In general, the authors reject the idea of typological conservation, although they note that typological features differ in this respect, and some of them may appear to be conservative within some language family but evolve rapidly in another. Their tree reconstruction is able to infer well-known language families (e.g., Indo-European), or suspected ones (e.g., Nostratic), but the corresponding clusters are not robust (e.g., Hindi is broken away from the IE cluster, and unrelated non-Eurasian languages fall into the Nostratic one).
There is a freely available link to a preprint of the paper (pdf).
Proc Biol Sci. 2010 Apr 7. [Epub ahead of print]
The shape and tempo of language evolution.
Greenhill SJ, Atkinson QD, Meade A, Gray RD.

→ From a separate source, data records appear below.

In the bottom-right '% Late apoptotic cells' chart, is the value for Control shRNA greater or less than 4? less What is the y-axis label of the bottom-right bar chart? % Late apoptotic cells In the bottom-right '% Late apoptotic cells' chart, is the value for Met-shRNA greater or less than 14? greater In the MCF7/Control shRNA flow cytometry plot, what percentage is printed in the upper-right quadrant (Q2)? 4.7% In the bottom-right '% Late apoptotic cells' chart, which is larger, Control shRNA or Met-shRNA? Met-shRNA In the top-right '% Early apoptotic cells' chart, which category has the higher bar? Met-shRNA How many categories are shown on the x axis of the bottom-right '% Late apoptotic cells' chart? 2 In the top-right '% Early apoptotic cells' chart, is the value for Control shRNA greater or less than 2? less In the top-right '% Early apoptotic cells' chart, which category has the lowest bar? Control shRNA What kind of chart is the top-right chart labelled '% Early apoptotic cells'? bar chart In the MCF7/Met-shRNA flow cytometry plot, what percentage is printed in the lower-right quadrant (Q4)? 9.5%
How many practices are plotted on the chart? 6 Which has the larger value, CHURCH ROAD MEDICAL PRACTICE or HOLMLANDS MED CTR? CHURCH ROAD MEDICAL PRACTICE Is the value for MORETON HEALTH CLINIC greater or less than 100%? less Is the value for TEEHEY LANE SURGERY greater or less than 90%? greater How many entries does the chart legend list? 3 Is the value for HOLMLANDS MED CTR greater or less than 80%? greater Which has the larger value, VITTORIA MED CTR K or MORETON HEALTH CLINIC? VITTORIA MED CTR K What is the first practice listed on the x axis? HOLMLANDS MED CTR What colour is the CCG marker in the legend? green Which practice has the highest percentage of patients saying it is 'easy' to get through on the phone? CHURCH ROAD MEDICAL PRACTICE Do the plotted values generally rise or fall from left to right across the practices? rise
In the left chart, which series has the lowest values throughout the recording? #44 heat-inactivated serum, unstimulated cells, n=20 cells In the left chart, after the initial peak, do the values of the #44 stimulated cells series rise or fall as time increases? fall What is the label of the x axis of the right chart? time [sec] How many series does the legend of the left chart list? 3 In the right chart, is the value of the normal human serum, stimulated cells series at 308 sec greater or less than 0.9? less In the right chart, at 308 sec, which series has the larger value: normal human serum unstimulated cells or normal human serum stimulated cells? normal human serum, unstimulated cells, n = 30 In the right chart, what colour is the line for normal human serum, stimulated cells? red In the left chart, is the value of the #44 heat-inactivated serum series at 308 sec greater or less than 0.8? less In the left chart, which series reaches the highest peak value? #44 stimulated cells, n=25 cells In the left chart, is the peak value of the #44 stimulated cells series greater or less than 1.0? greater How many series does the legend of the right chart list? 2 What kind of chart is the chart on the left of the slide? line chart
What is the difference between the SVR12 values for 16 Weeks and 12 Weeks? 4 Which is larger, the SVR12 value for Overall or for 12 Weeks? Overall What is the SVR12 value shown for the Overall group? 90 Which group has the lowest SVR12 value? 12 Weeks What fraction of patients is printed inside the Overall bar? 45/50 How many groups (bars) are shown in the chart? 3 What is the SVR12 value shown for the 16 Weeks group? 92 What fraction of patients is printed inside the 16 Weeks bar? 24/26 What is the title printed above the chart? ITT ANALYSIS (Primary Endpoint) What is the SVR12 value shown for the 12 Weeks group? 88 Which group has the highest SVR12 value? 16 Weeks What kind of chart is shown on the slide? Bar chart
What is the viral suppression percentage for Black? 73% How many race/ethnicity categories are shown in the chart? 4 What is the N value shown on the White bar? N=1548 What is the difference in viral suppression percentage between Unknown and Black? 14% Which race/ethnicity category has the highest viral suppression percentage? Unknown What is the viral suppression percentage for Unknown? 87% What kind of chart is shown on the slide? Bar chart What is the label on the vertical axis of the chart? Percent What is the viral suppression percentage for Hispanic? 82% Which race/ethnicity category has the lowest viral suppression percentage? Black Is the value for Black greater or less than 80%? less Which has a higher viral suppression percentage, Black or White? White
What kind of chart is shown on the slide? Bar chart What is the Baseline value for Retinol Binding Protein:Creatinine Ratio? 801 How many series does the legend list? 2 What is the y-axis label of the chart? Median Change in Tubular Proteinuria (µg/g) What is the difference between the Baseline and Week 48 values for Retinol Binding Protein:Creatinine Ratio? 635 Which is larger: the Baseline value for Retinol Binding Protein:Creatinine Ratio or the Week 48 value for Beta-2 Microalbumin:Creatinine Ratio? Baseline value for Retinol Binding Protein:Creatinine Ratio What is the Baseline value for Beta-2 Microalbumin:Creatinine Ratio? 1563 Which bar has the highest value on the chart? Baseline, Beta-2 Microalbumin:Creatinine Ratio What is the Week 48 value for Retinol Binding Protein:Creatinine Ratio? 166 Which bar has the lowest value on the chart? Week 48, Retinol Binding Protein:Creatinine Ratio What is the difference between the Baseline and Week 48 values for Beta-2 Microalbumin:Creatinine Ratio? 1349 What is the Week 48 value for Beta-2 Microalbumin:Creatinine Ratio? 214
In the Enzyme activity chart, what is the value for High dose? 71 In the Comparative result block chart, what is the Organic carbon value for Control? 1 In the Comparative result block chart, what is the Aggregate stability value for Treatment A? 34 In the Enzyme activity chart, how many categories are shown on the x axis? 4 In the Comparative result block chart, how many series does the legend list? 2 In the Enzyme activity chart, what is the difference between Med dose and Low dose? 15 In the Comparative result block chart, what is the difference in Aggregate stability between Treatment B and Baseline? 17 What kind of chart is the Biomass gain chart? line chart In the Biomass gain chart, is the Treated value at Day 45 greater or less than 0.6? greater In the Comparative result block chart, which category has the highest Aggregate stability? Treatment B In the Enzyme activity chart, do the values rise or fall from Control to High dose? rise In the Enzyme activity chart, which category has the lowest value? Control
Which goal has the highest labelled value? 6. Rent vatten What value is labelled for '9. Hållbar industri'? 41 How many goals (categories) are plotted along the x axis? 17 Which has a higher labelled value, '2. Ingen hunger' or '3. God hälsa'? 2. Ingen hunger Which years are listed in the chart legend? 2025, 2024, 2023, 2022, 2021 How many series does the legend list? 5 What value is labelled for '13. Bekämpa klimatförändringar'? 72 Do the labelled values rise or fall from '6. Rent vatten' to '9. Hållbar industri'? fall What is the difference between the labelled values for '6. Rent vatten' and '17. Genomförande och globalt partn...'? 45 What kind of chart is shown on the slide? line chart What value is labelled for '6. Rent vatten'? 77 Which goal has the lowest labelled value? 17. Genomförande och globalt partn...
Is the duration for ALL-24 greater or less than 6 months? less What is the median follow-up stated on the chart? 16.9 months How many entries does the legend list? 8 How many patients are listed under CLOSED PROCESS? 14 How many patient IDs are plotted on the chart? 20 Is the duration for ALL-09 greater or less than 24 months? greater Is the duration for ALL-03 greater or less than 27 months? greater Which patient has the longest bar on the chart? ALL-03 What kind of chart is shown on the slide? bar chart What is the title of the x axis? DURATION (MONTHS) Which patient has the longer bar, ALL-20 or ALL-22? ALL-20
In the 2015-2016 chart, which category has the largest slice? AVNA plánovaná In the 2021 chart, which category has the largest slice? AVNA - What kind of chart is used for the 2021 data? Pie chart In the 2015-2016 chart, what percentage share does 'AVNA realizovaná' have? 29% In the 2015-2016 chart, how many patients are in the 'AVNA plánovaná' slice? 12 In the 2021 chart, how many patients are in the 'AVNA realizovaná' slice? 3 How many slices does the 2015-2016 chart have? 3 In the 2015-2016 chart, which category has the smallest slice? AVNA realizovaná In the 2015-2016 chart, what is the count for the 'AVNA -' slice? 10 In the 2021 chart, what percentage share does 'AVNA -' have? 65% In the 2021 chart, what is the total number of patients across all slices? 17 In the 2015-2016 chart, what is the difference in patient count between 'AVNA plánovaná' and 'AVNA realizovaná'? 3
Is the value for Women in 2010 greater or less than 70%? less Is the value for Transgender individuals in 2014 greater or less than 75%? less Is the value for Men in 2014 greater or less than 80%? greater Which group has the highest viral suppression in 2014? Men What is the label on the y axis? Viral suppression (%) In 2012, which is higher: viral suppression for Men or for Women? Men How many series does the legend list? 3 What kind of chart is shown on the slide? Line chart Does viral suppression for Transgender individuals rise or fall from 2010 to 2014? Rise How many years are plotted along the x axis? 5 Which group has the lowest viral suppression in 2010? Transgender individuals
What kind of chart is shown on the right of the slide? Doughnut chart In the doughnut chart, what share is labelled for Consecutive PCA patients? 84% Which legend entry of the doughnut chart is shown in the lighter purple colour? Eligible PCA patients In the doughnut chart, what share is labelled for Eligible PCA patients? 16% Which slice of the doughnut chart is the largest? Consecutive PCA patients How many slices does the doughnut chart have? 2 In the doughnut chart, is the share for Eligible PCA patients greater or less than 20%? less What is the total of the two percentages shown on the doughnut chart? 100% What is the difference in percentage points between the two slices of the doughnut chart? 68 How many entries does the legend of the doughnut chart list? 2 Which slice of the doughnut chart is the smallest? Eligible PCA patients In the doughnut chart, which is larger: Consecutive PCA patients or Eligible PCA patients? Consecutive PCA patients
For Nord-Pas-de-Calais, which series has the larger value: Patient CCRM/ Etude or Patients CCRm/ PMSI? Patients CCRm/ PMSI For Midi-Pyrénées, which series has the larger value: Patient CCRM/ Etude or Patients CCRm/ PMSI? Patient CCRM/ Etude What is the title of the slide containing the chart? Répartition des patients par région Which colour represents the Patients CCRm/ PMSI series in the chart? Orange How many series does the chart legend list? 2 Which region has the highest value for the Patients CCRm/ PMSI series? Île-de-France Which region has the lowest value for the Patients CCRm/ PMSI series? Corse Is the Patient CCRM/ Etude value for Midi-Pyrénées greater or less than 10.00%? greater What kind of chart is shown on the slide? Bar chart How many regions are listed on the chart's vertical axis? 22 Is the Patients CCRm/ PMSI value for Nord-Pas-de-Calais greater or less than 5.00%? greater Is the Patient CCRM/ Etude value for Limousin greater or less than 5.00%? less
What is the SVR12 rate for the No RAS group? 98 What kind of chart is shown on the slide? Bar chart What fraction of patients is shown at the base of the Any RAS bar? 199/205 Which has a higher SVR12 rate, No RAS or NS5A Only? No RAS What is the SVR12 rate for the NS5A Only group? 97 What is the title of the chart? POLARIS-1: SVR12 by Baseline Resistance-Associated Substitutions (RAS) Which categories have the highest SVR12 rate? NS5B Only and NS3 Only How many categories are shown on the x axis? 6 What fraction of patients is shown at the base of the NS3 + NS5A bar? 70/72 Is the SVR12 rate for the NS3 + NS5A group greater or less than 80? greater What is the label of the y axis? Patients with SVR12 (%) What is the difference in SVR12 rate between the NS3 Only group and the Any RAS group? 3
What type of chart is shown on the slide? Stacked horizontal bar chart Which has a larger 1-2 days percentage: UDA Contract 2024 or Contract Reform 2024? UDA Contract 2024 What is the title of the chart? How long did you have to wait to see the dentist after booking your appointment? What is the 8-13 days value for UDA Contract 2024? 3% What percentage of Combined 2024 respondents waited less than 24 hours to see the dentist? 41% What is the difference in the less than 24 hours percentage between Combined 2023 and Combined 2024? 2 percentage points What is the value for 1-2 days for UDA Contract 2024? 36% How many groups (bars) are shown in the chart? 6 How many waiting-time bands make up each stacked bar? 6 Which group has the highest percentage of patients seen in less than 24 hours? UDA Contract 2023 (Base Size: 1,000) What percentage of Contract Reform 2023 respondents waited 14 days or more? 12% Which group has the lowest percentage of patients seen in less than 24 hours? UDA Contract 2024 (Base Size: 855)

There are approximately 7000 languages spoken in the world today. This diversity reflects the legacy of thousands of years of cultural evolution. How far back we can trace this history depends largely on the rate at which the different components of language evolve. Rates of lexical evolution are widely thought to impose an upper limit of 6000-10 000 years on reliably identifying language relationships. In contrast, it has been argued that certain structural elements of language are much more stable. Just as biologists use highly conserved genes to uncover the deepest branches in the tree of life, highly stable linguistic features hold the promise of identifying deep relationships between the world's languages. Here, we present the first global network of languages based on this typological information. We evaluate the relative evolutionary rates of both typological and lexical features in the Austronesian and Indo-European language families. The first indications are that typological features evolve at similar rates to basic vocabulary but their evolution is substantially less tree-like. Our results suggest that, while rates of vocabulary change are correlated between the two language families, the rates of evolution of typological features and structural subtypes show no consistent relationship across families.